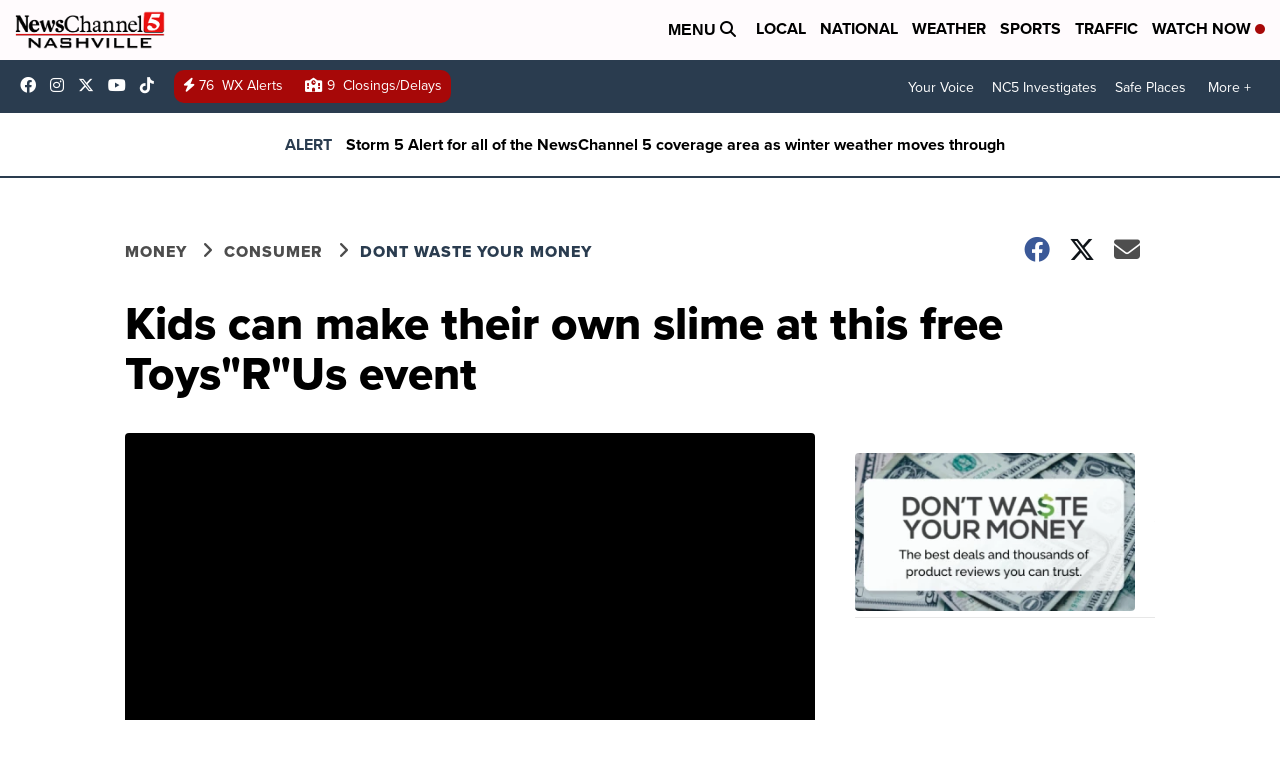

--- FILE ---
content_type: application/javascript; charset=utf-8
request_url: https://fundingchoicesmessages.google.com/f/AGSKWxUBdkmQrrvOmWLoAoJF-qc0FiItQSSYTX8l5lzJjGuq23wA941x9MZc_iy_rNsON0bgDTDmEjZ98MZo5RpDj-b0tMoDl1X0at5hA9SUeGyNZEMmMgGb0TPT8MAH4dR3d9maRwmz3ZD1IF5e3e1aQ44CuTGul9EHP4Sbak1XLtcGU-RSMavfoQ_xA4ui/_?service=ad&/adviewer.=300x250&/adsDateValidation.=adshow&
body_size: -1288
content:
window['1bd554db-4366-4029-aa47-1911b65188cb'] = true;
══════════
**PROBLEM TO SOLVE**
Letter for letter, reproduce every record above and skip the pictures.

**RESPONSE**
--- FILE ---
content_type: application/javascript; charset=utf-8
request_url: https://fundingchoicesmessages.google.com/f/AGSKWxUBdkmQrrvOmWLoAoJF-qc0FiItQSSYTX8l5lzJjGuq23wA941x9MZc_iy_rNsON0bgDTDmEjZ98MZo5RpDj-b0tMoDl1X0at5hA9SUeGyNZEMmMgGb0TPT8MAH4dR3d9maRwmz3ZD1IF5e3e1aQ44CuTGul9EHP4Sbak1XLtcGU-RSMavfoQ_xA4ui/_?service=ad&/adviewer.=300x250&/adsDateValidation.=adshow&
body_size: -1288
content:
window['1bd554db-4366-4029-aa47-1911b65188cb'] = true;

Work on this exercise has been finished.